Так началась и закончилась моя карьера зоолога. Но от любви к природе это меня не излечило. Я по-прежнему бродил по полям, как продолжаю бродить и сегодня, а в прошедшие с тех пор годы с удовольствием читал (а также пробовал писать) книги, в которых, среди прочего, много места уделено и природе. Я обнаружил — и скажу об этом даже вопреки возможному недовольству некоторых литераторов, — что читать и писать о природе куда легче, чем ее исследовать, и до сих пор сожалею, что не стал настоящим природоведом. Соответственно я прошу видеть во всем сказанном до сих пор не только вступление, но и попытку самооправдания.
Есть писатели, для которых природа служит источником и темой, и есть исследователи природы, наделенные писательским даром.
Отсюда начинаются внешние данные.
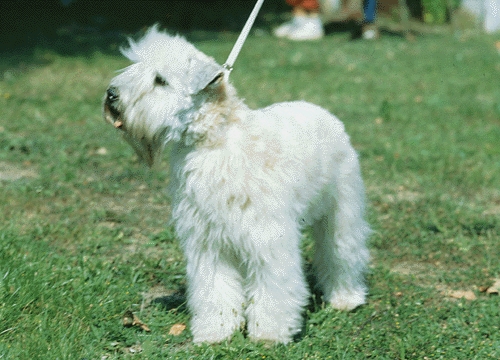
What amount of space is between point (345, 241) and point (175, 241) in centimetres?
137

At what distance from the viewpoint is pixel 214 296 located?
12.2 ft

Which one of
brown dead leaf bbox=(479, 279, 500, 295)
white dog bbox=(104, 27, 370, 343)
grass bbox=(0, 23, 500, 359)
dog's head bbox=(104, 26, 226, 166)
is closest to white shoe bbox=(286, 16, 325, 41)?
grass bbox=(0, 23, 500, 359)

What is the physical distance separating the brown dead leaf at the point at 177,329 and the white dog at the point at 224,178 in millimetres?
120

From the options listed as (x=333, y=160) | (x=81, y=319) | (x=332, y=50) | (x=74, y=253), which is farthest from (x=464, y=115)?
(x=81, y=319)

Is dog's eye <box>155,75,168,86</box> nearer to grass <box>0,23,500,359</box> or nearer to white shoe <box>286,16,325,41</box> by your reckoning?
grass <box>0,23,500,359</box>

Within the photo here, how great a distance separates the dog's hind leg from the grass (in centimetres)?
13

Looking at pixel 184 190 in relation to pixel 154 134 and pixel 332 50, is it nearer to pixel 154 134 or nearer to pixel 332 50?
pixel 154 134

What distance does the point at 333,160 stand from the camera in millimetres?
4070

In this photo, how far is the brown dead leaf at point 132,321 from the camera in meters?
3.79

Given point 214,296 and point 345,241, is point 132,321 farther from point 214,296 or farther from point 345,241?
point 345,241

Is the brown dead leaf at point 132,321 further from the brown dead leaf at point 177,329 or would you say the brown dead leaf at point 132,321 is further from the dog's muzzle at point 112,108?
the dog's muzzle at point 112,108

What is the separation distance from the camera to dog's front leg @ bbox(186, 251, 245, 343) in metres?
3.70

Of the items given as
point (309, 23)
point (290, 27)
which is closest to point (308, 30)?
point (309, 23)

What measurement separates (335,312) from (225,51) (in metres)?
8.71
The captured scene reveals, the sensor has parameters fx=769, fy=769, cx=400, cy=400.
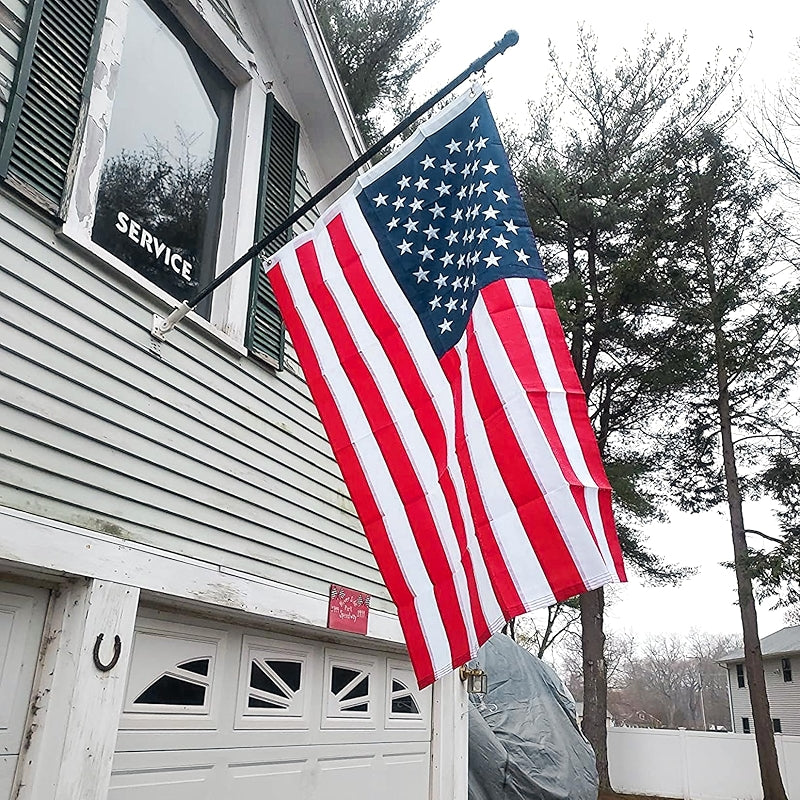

Я возьму на себя смелость обобщить и сказать, что и те и другие наверняка сформировались под влиянием детства, проведенного на природе, в деревне, в тесном соседстве с растениями и животными.
Хаим-Нахман Бялик описывает эту детскую пору такими словами: «Тот изначальный, первозданный мир, который я вынес из деревенского детства, по сей день живет в хранилищах моей души, в отведенном для него специальном месте». В своем рассказе «Самосей» он уподобляет этот мир полотну, на котором вытканы его детские воспоминания:
…картины мира моих детских дней, волшебные картины, исполненные мягкого спокойствия, подернутые легкой прозрачной дымкой, наполовину — загадки, наполовину — мечты, хоть и нет на свете ничего столь светлого и ясного, как они, и ничего более реального, чем их реальность, — это те самые образы, что лежат в основании моей души, те первичные формы, что были даны мне небесами задаром, как Божья щедрость и Его милость.
И даже через много лет после отъезда из деревни Бялик с горестью восклицает:
С той поры, как мы уехали из деревни — а мне было тогда лет пять, — мир изрядно потускнел для меня и его сияние поблекло. Там эти первичные формы, эти божественные картины мира не переставали открываться мне всякий раз, как только обнаруживали меня в одиночестве.
Эти выражения: «первичные формы», «божественные картины мира», «образы, лежащие в основании души», — невольно наводят на мысль о первых днях творения. И действительно, есть сходство между ребенком, который стоит перед природой — весь удивление, любопытство и дружелюбие, — и первым человеком на Земле. Формулируя те вопросы, которые переполняли его детскую душу, Бялик наводит нас и на другие библейские ассоциации:
Кто заточил искру в мертвом камне, и кто поселил немые звуки в стенах дома? Кто громоздит вулканы по краям небес, и кто удерживает луну в зарослях леса?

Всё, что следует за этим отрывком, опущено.